**Exercise inputs**:
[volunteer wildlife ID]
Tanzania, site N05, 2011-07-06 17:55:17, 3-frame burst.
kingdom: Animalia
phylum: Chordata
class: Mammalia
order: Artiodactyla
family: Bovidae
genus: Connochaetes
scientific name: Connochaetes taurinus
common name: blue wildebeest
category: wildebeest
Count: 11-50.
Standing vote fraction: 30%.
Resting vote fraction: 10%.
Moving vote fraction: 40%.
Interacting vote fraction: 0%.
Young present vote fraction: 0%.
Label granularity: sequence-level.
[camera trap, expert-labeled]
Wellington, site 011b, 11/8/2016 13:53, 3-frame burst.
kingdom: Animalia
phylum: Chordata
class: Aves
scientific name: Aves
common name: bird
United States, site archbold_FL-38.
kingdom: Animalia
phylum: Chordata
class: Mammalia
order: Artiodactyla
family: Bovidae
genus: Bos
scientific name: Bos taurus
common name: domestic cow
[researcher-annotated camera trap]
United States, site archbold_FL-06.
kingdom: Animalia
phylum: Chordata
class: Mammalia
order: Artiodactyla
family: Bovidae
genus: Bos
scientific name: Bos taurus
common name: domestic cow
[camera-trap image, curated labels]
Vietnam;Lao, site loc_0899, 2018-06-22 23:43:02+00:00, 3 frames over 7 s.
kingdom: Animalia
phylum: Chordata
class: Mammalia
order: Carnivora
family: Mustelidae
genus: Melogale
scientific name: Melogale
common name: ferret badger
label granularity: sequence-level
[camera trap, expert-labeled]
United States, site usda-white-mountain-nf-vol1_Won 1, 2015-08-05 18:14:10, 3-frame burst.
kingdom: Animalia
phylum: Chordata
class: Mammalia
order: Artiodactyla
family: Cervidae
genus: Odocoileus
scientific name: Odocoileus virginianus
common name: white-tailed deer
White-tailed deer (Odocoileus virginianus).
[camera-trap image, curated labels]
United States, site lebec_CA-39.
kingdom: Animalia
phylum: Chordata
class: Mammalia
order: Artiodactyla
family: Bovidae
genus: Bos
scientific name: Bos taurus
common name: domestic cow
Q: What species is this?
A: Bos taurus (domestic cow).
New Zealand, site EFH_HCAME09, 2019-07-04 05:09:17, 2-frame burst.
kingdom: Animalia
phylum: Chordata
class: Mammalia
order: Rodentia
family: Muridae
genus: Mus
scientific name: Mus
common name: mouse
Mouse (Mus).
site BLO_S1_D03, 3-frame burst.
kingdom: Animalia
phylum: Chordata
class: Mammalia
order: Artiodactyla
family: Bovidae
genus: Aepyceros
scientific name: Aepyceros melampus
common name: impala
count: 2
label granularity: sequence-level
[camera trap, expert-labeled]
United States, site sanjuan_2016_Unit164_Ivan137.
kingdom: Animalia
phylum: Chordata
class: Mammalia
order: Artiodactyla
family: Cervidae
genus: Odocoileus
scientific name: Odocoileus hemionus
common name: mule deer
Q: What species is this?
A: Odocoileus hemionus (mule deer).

**Description of the task**: Reproduce, character for character, only the lines of the preceding data that start at the line with "class: Aves" and end at the line with "United States, site usda-white-mountain-nf-vol1_Won", both included.

**Answer to the problem**:
class: Aves
scientific name: Aves
common name: bird
United States, site archbold_FL-38.
kingdom: Animalia
phylum: Chordata
class: Mammalia
order: Artiodactyla
family: Bovidae
genus: Bos
scientific name: Bos taurus
common name: domestic cow
[researcher-annotated camera trap]
United States, site archbold_FL-06.
kingdom: Animalia
phylum: Chordata
class: Mammalia
order: Artiodactyla
family: Bovidae
genus: Bos
scientific name: Bos taurus
common name: domestic cow
[camera-trap image, curated labels]
Vietnam;Lao, site loc_0899, 2018-06-22 23:43:02+00:00, 3 frames over 7 s.
kingdom: Animalia
phylum: Chordata
class: Mammalia
order: Carnivora
family: Mustelidae
genus: Melogale
scientific name: Melogale
common name: ferret badger
label granularity: sequence-level
[camera trap, expert-labeled]
United States, site usda-white-mountain-nf-vol1_Won 1, 2015-08-05 18:14:10, 3-frame burst.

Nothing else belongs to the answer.